Though he continued to be annoying about the acetic roots of their practice. So they locked him up and commenced to beat him daily until morale improved– and his niggling conscience got distracted with other things.
Things did not proceed according to plan. You see… he started having these conversations with God, and commenced writing transcendentally beautiful poetry. He was also a prolific letter writer, and these writings escaped his prison the same way cocaine winds up in our prisons. Similarly, no matter how avowedly against his writings and letters they were at this monastery, they kept getting out and causing trouble in the larger world. We know this man as St. John of the Cross.
Eventually these poems and letters got published, and.. soon the bishop was writing the Abbot telling him that dear old Brother John was now his superior….

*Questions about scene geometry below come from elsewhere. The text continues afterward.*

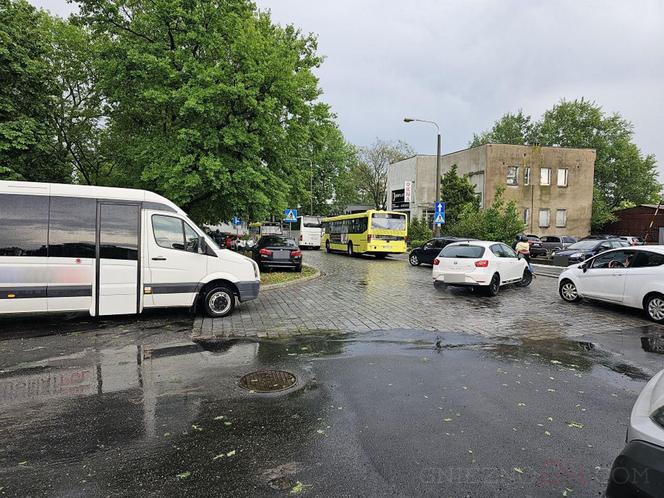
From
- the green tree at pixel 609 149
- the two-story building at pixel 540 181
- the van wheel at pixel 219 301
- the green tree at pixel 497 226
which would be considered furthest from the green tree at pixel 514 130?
the van wheel at pixel 219 301

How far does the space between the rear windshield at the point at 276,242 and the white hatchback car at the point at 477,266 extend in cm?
652

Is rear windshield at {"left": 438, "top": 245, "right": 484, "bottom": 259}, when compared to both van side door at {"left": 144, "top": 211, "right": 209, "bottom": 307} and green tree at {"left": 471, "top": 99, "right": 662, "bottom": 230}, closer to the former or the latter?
van side door at {"left": 144, "top": 211, "right": 209, "bottom": 307}

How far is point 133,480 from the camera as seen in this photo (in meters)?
3.00

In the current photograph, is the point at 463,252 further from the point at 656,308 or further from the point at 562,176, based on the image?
the point at 562,176

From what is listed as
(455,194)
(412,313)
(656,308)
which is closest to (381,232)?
(455,194)

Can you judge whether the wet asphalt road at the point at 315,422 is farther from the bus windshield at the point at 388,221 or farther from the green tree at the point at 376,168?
the green tree at the point at 376,168

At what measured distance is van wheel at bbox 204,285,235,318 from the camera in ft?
28.4

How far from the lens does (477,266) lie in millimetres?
12078

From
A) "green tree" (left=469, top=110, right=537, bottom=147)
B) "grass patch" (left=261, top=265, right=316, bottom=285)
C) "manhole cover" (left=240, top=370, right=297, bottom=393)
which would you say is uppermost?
"green tree" (left=469, top=110, right=537, bottom=147)

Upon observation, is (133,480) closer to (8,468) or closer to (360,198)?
(8,468)

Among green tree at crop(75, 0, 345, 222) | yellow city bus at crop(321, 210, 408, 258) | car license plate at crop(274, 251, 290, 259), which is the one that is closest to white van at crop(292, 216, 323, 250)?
yellow city bus at crop(321, 210, 408, 258)

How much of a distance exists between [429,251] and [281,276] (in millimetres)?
8415

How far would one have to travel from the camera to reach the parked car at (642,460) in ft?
6.21

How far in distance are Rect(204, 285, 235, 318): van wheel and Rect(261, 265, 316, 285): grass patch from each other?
4.73 metres
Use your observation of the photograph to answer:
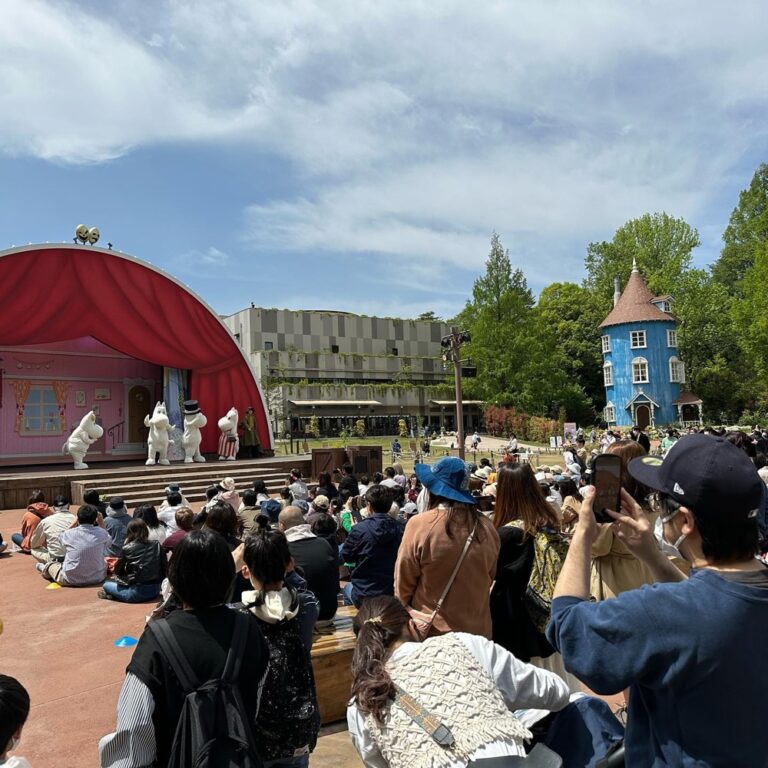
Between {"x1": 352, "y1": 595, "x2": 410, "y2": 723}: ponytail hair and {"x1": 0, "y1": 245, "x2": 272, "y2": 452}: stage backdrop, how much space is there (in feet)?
55.0

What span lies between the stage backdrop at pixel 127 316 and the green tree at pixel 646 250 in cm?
3174

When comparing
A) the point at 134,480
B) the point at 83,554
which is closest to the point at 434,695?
the point at 83,554

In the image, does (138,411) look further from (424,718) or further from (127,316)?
(424,718)

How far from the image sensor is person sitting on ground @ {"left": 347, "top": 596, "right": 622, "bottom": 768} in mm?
1614

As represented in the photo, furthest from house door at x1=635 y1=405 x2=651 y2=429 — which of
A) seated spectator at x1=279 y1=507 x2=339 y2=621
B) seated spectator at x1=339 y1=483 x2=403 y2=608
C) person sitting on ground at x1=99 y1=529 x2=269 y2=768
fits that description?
person sitting on ground at x1=99 y1=529 x2=269 y2=768

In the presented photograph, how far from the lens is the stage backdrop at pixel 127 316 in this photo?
51.8 ft

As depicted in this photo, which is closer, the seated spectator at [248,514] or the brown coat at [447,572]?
the brown coat at [447,572]

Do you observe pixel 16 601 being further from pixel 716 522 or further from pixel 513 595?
pixel 716 522

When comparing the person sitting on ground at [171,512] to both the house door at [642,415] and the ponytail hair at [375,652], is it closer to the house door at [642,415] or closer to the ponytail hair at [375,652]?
the ponytail hair at [375,652]

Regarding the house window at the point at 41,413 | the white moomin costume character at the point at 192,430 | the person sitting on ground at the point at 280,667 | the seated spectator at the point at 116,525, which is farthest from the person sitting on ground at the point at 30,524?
the house window at the point at 41,413

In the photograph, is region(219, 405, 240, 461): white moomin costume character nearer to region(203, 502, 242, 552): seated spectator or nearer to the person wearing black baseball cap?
region(203, 502, 242, 552): seated spectator

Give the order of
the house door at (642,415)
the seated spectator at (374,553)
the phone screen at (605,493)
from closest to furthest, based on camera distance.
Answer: the phone screen at (605,493) → the seated spectator at (374,553) → the house door at (642,415)

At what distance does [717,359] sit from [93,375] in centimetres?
3506

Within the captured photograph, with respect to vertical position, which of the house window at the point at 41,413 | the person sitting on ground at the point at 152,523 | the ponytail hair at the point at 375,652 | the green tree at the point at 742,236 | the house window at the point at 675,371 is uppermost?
the green tree at the point at 742,236
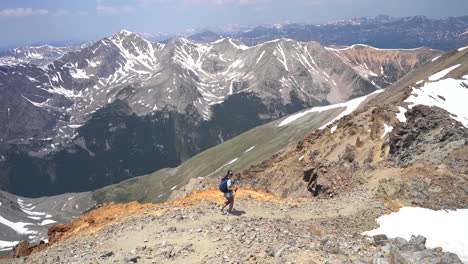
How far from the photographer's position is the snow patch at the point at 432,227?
18.3m

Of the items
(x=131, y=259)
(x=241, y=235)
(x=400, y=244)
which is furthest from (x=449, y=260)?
(x=131, y=259)

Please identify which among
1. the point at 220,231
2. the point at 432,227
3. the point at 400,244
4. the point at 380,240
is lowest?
the point at 432,227

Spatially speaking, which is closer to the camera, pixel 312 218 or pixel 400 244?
pixel 400 244

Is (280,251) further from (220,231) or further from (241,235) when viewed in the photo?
(220,231)

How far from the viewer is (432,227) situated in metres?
20.0

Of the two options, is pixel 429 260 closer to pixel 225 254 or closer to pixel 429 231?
pixel 429 231

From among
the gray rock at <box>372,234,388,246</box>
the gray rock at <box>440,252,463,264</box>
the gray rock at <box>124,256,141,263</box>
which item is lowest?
the gray rock at <box>372,234,388,246</box>

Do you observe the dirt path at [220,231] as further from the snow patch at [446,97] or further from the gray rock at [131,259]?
the snow patch at [446,97]

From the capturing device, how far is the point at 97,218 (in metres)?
27.1

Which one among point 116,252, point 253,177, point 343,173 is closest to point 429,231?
point 343,173

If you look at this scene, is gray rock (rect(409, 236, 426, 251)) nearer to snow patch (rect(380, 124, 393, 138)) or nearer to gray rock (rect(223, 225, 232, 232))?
gray rock (rect(223, 225, 232, 232))

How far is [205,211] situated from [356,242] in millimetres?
9939

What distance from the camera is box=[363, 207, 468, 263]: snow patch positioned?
719 inches

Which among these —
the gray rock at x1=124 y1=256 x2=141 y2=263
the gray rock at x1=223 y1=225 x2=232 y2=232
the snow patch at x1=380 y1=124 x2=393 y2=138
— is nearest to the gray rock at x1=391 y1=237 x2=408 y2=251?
the gray rock at x1=223 y1=225 x2=232 y2=232
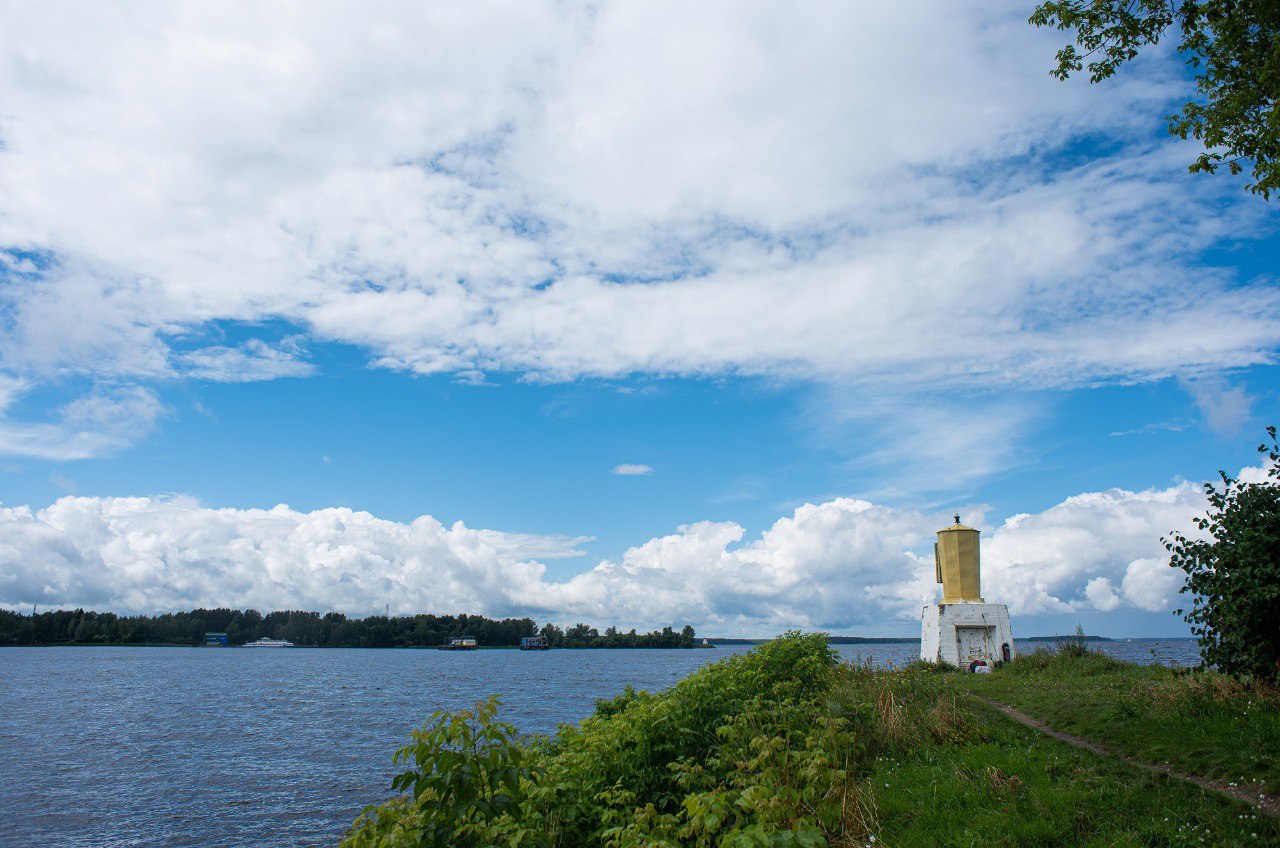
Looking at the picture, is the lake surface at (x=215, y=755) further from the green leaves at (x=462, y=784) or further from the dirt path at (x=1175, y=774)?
the green leaves at (x=462, y=784)

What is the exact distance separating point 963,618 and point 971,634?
662 millimetres

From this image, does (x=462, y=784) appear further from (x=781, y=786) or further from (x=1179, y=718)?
(x=1179, y=718)

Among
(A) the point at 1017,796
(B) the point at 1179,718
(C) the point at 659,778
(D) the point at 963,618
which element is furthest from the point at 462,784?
(D) the point at 963,618

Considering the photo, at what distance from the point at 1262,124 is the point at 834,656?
12.3m

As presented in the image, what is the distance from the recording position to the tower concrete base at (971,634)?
25422 millimetres

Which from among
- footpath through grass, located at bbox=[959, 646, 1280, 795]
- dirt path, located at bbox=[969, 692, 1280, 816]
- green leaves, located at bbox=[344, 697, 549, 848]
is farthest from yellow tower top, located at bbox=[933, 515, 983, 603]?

Last but not least– how about a Satanic Priest who renounced his entire life to date, challenged his “flock” –armed with nothing more than a miraculous medal– then found a religious order. In order to preserve the reputation of the order– he married a woman he worked closely with and stayed chaste for the rest of his life.
They married only to stall rumors that they were having relations., but none the less– despite the vicious campaign of slander even from his fellow priests– stayed faithful to Catholic teaching and never renounced his faith. He was obedient to Mother Church to the end, even when it did not appear to make sense. Certain formerly famous priests could learn from his example. He’s Blessed Bartolo Longo. He’s not a saint yet… but he will be, I’m pretty sure.
This is not to say that those who want to be saints (ie. everyone) should court weirdness for it’s own sake. But judging from what I’ve read– if you aim for a life of holiness– the strange will come to you.